● **The problem**
This exercise calls for the data below to be retyped exactly, minus any images.

● **Exercise materials**
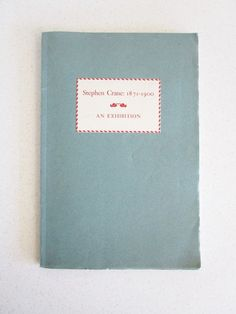 Stephen Crane 1871-1900 An Exhibition Writings Columbia Univ Vintage Rare 1956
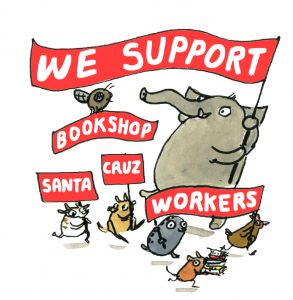 Illustration: We Support Bookshop Santa Cruz Workers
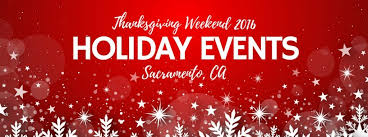 thanksgiving weekend 2016 events in sacramento ca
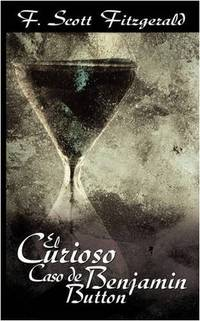 image of El Curioso Caso de Benjamin Button / The Curious Case of Benjamin Button (Spanish Edition)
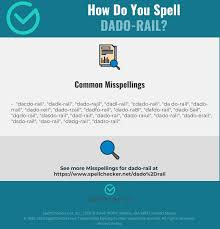 Ipa is a phonetic notation system that uses a set of symbols to represent each distinct sound that exists in human spoken language. Correct Spelling For Dado Rail Infographic Spellchecker Net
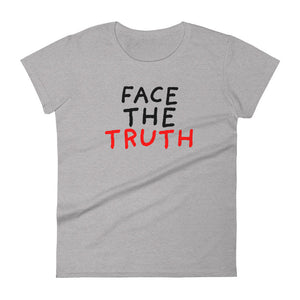 Face the Truth | Women's Short-Sleeve T-Shirt-tank tops-Heather Grey-S-Eggenland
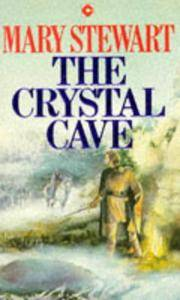 The Crystal Cave - Merlin Trilogy #1 by Mary Stewart - Paperback - Reprint - 1981 - from Manyhills Books and Biblio.com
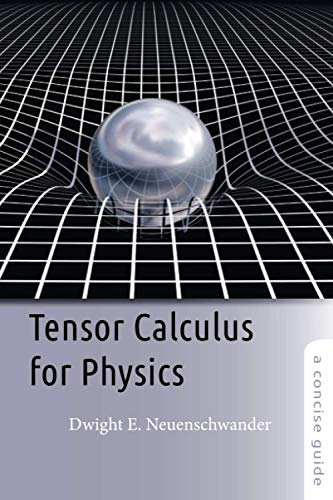 9781421415659: Tensor Calculus for Physics: A Concise Guide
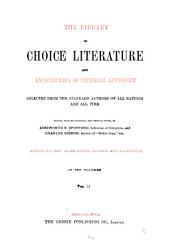 Library of Choice Literature and Encyclopaedia of Universal Authorship: Selected from the Standard Authors of All Nations and All Time, Volume 2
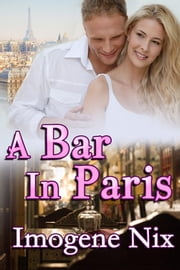 A Bar in Paris ebook by Imogene Nix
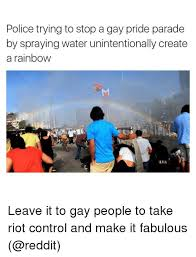 Gay Pride Meme - police trying to stop a gay pride parade by spraying water
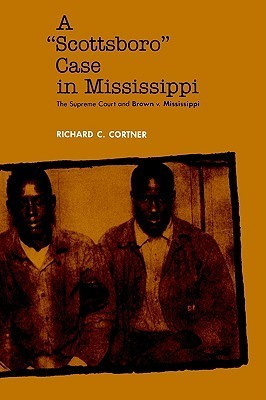 A Scottsboro Case in Mississippi: The Supreme Court and Brown V. Mississippi Richard C. Cortner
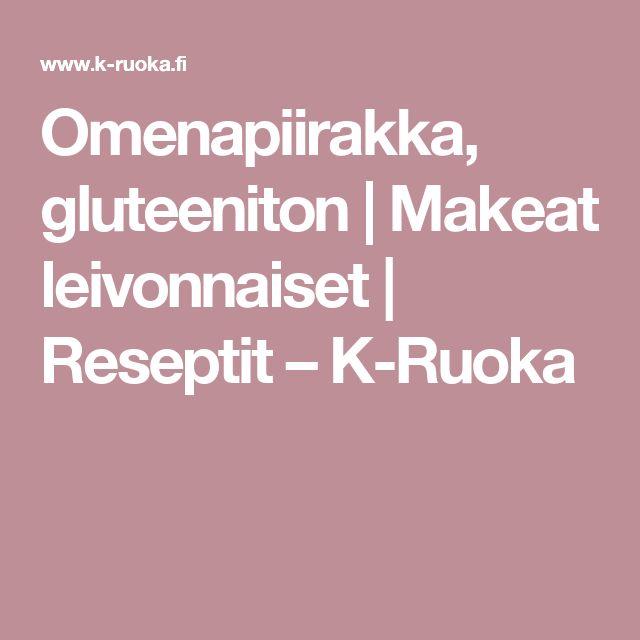 Omenapiirakka, gluteeniton   Makeat leivonnaiset   Reseptit – K-Ruoka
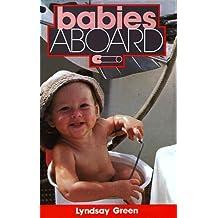 Babies Aboard by Green, Lyndsay (1990) Paperback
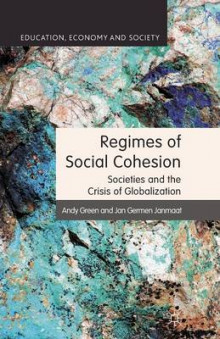 Regimes of Social Cohesion 2011 av A. Green og Jan Germen Janmaat (Heftet)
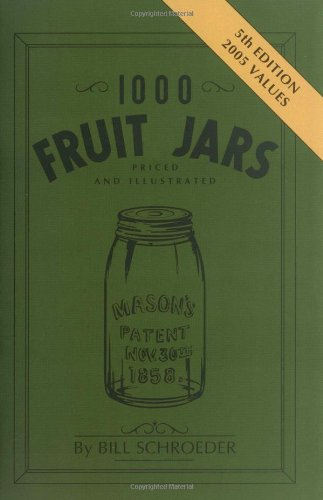 9780891453475: 1000 Fruit Jars: Priced and Illustrated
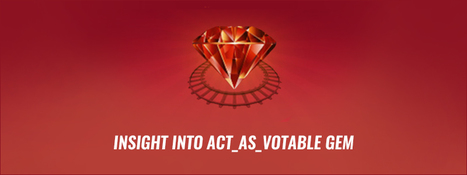 What is Acts_as_Votable Ruby Gem ? - RailsCarma | Ruby on Rails Application Development | Scoop.it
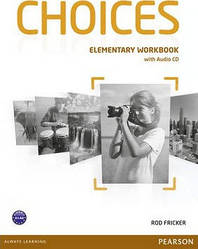 Choices Elementary Workbook with Audio CD (рабочая тетрадь)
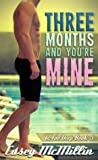 Three Months and You're Mine (In Too Deep, #5)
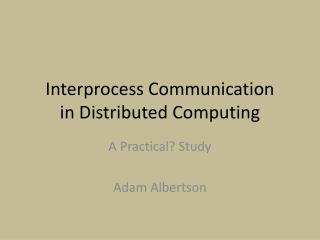 Interprocess Communication  in Distributed Computing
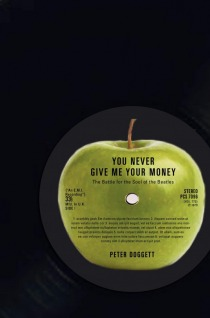 You Never Give Me Your Money by Peter Doggett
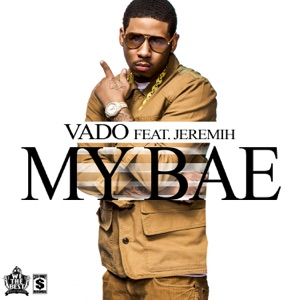My Bae (feat. Jeremih) - Single Mp3 Download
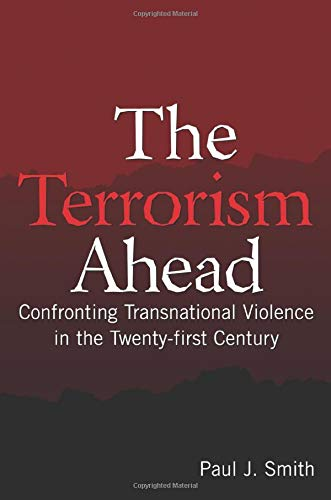 The Terrorism Ahead: Confronting Transnational Violence in the Twenty-First Century: Confronting Transnational Violence
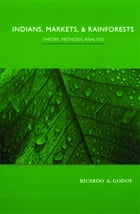 Indians, Markets, and Rainforests: Theoretical, Comparative, and Quantitative Explorations in the Neotropics by Ricardo Godoy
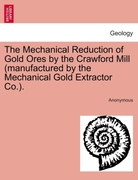 Anonymous: The Mechanical Reduction of Gold Ores by the Crawford Mill (manufactured by the Mechanical Gold Extractor Co.).
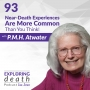 Artwork for Near-Death Experiences Are More Common Than You Think! with P.M.H. Atwater - Episode 93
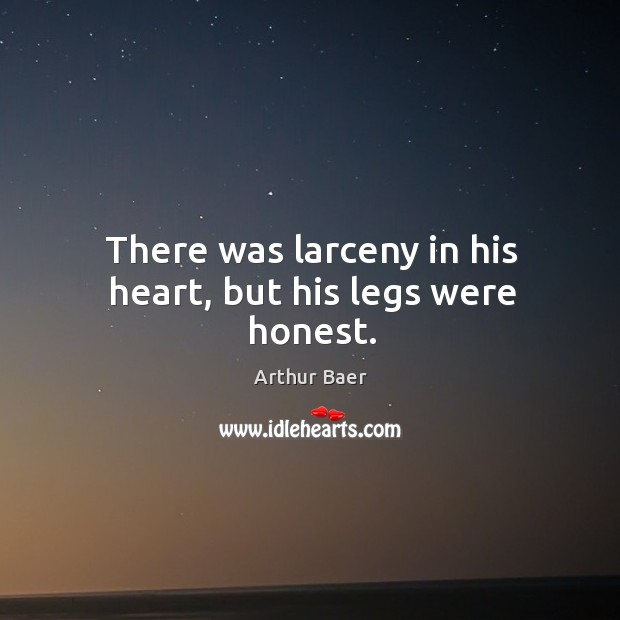 Image, There was larceny in his heart, but his legs were honest.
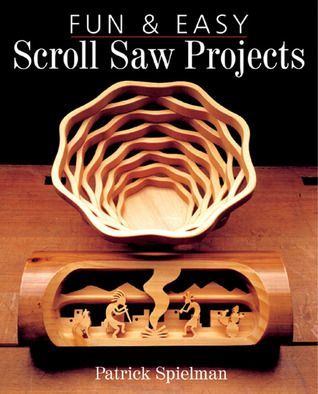 Fun Easy Scroll Saw Projects Woodworking Scroll Saw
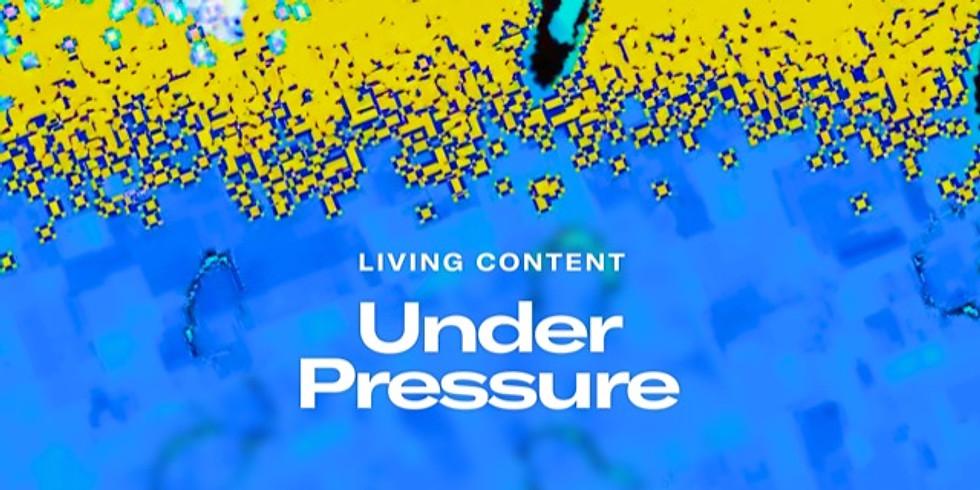 Living Content: UNDER PRESSURE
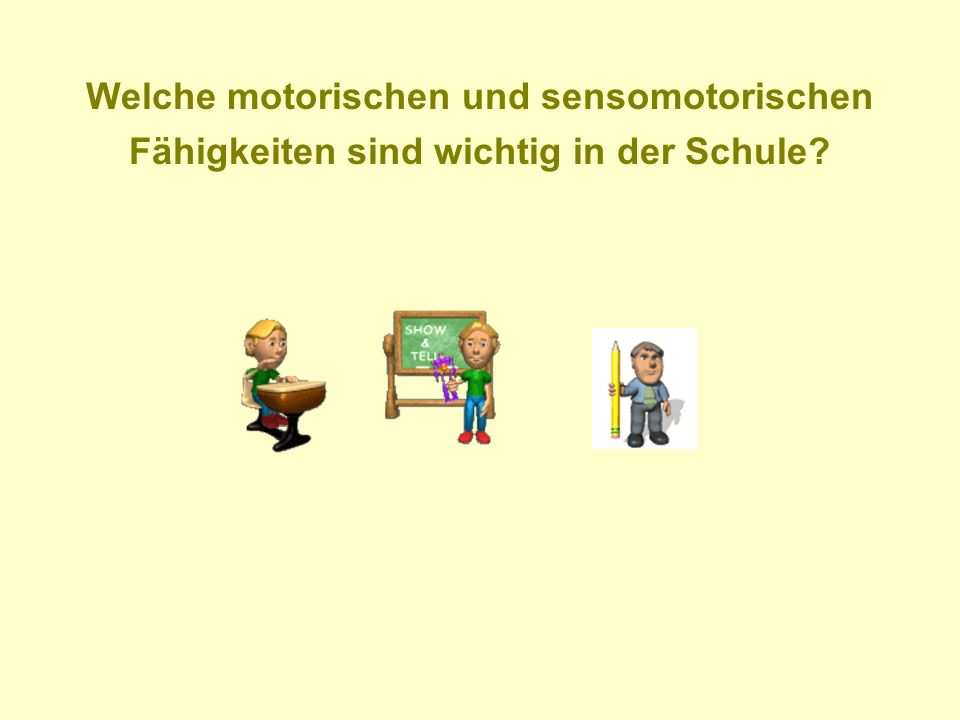 Welche motorischen und sensomotorischen Fähigkeiten sind wichtig in der Schule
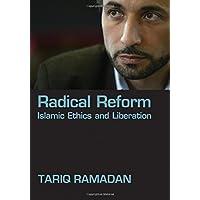 Radical Reform: Islamic Ethics and Liberation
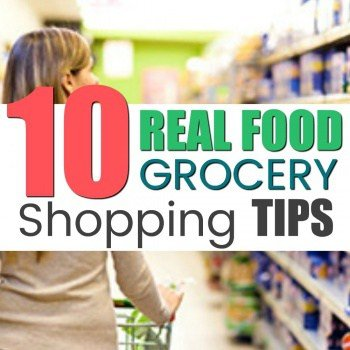 How to Shop Clean: 10 Real Food Grocery Shopping Tips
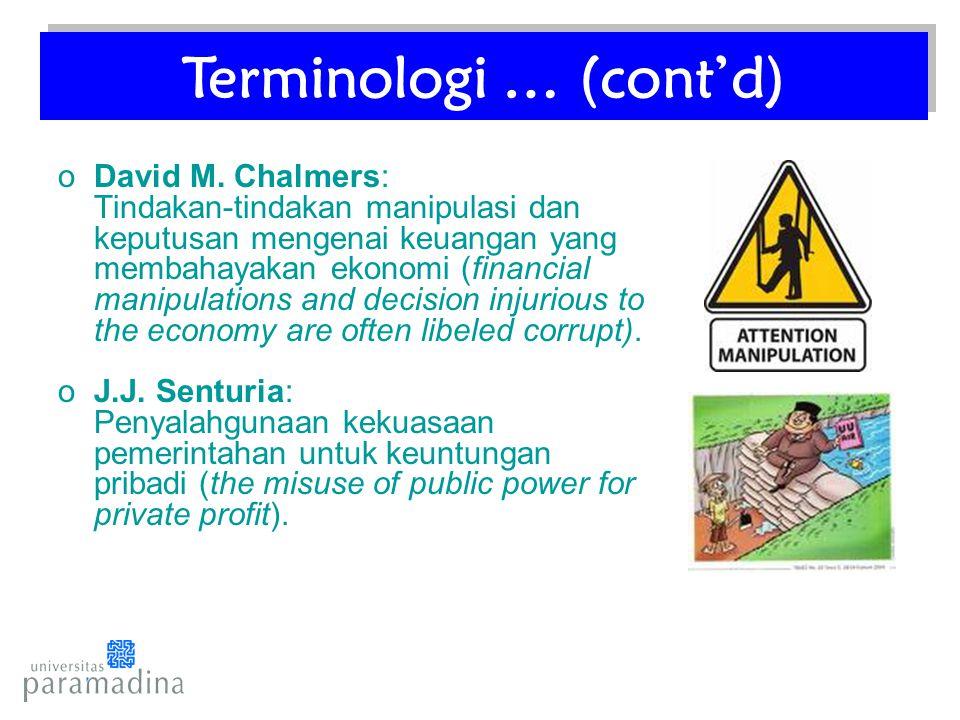 oDavid M. Chalmers: Tindakan-tindakan manipulasi dan keputusan mengenai keuangan yang membahayakan ekonomi (financial manipulations and decision injur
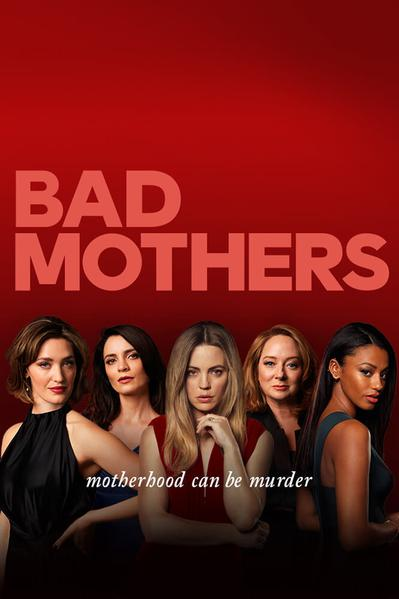 TV ratings for Bad Mothers in the United Kingdom. Nine Network TV series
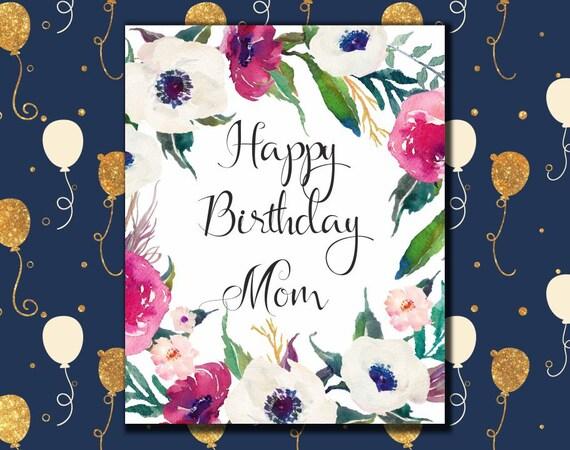 Happy birthday mom card printable birthday greeting card for happy birthday mom card printable birthday greeting card for mom watercolor floral anniversary birthday card for mom 5x7 8x10 digital custom bookmarktalkfo Gallery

● **Finished task**
 Stephen Crane 1871-1900 An Exhibition Writings Columbia Univ Vintage Rare 1956
 Illustration: We Support Bookshop Santa Cruz Workers
 thanksgiving weekend 2016 events in sacramento ca
 image of El Curioso Caso de Benjamin Button / The Curious Case of Benjamin Button (Spanish Edition)
 Ipa is a phonetic notation system that uses a set of symbols to represent each distinct sound that exists in human spoken language. Correct Spelling For Dado Rail Infographic Spellchecker Net
 Face the Truth | Women's Short-Sleeve T-Shirt-tank tops-Heather Grey-S-Eggenland
 The Crystal Cave - Merlin Trilogy #1 by Mary Stewart - Paperback - Reprint - 1981 - from Manyhills Books and Biblio.com
 9781421415659: Tensor Calculus for Physics: A Concise Guide
 Library of Choice Literature and Encyclopaedia of Universal Authorship: Selected from the Standard Authors of All Nations and All Time, Volume 2
 A Bar in Paris ebook by Imogene Nix
 Gay Pride Meme - police trying to stop a gay pride parade by spraying water
 A Scottsboro Case in Mississippi: The Supreme Court and Brown V. Mississippi Richard C. Cortner
 Omenapiirakka, gluteeniton   Makeat leivonnaiset   Reseptit – K-Ruoka
 Babies Aboard by Green, Lyndsay (1990) Paperback
 Regimes of Social Cohesion 2011 av A. Green og Jan Germen Janmaat (Heftet)
 9780891453475: 1000 Fruit Jars: Priced and Illustrated
 What is Acts_as_Votable Ruby Gem ? - RailsCarma | Ruby on Rails Application Development | Scoop.it
 Choices Elementary Workbook with Audio CD (рабочая тетрадь)
 Three Months and You're Mine (In Too Deep, #5)
 Interprocess Communication  in Distributed Computing
 You Never Give Me Your Money by Peter Doggett
My Bae (feat. Jeremih) - Single Mp3 Download
 The Terrorism Ahead: Confronting Transnational Violence in the Twenty-First Century: Confronting Transnational Violence
 Indians, Markets, and Rainforests: Theoretical, Comparative, and Quantitative Explorations in the Neotropics by Ricardo Godoy
 Anonymous: The Mechanical Reduction of Gold Ores by the Crawford Mill (manufactured by the Mechanical Gold Extractor Co.).
 Artwork for Near-Death Experiences Are More Common Than You Think! with P.M.H. Atwater - Episode 93
 Image, There was larceny in his heart, but his legs were honest.
 Fun Easy Scroll Saw Projects Woodworking Scroll Saw
 Living Content: UNDER PRESSURE
 Welche motorischen und sensomotorischen Fähigkeiten sind wichtig in der Schule
 Radical Reform: Islamic Ethics and Liberation
 How to Shop Clean: 10 Real Food Grocery Shopping Tips
 oDavid M. Chalmers: Tindakan-tindakan manipulasi dan keputusan mengenai keuangan yang membahayakan ekonomi (financial manipulations and decision injur
 TV ratings for Bad Mothers in the United Kingdom. Nine Network TV series
 Happy birthday mom card printable birthday greeting card for happy birthday mom card printable birthday greeting card for mom watercolor floral anniversary birthday card for mom 5x7 8x10 digital custom bookmarktalkfo Gallery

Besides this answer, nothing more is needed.